_QUOTED PASSAGE_:
* begin *

Thursday, 25 February 2010
Special Educational Needs
I visited St. Laurence O'Toole's special school in Dublin on Monday morning last. In the course of our work as politicians, we spend some time visiting schools and trying to understand their needs. I have never visited a school which does such important and hard work in such difficult circumstances. This school looks after young men and women who, for different reasons, are not part of our mainstream school system. They are boys and girls who have real difficulties with their behaviour, lifestyles and family circumstances. If these pupils did not have a school to look after them, they would face a tough life with very slim chances. The school does vital work for pupils who do not have anyone to give them the care they need. It is an amazing school doing badly needed work.
I raise this issue because despite the great work being done and the dedication of the teachers in tough circumstances, which I saw on Monday morning, the school has been housed in pre-fabs for a number of years. The school has moved through the stages of the Department's schools building programme. It sought planning permission for a site and school design. Planning permission was granted in 2008. The cost of the project has been approved by the Department and the project is moving through the system.
However, progress has now stopped.

* end *

_DATA BLOCK_:
* begin *

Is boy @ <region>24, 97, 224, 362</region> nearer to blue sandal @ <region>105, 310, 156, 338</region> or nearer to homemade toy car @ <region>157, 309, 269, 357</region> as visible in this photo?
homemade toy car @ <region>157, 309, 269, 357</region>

* end *

_GIVEN REQUEST A_:
Using the post on special educational needs, answer each of these:
(i) On what part of which day did the writer visit the school?
(ii) What kind of buildings has the school been housed in for a number of years?
(iii) In what year was planning permission granted?
_GIVEN REQUEST B_:
In the post on special educational needs, write out the part that opens with the words "Thursday, 25 February" and closes with "badly needed work.", replacing "Dublin" with "Cork".

_EXERCISE OUTPUT A_:
(i) Monday morning
(ii) Pre-fabs
(iii) 2008

_EXERCISE OUTPUT B_:
Thursday, 25 February 2010
Special Educational Needs
I visited St. Laurence O'Toole's special school in Cork on Monday morning last. In the course of our work as politicians, we spend some time visiting schools and trying to understand their needs. I have never visited a school which does such important and hard work in such difficult circumstances. This school looks after young men and women who, for different reasons, are not part of our mainstream school system. They are boys and girls who have real difficulties with their behaviour, lifestyles and family circumstances. If these pupils did not have a school to look after them, they would face a tough life with very slim chances. The school does vital work for pupils who do not have anyone to give them the care they need. It is an amazing school doing badly needed work.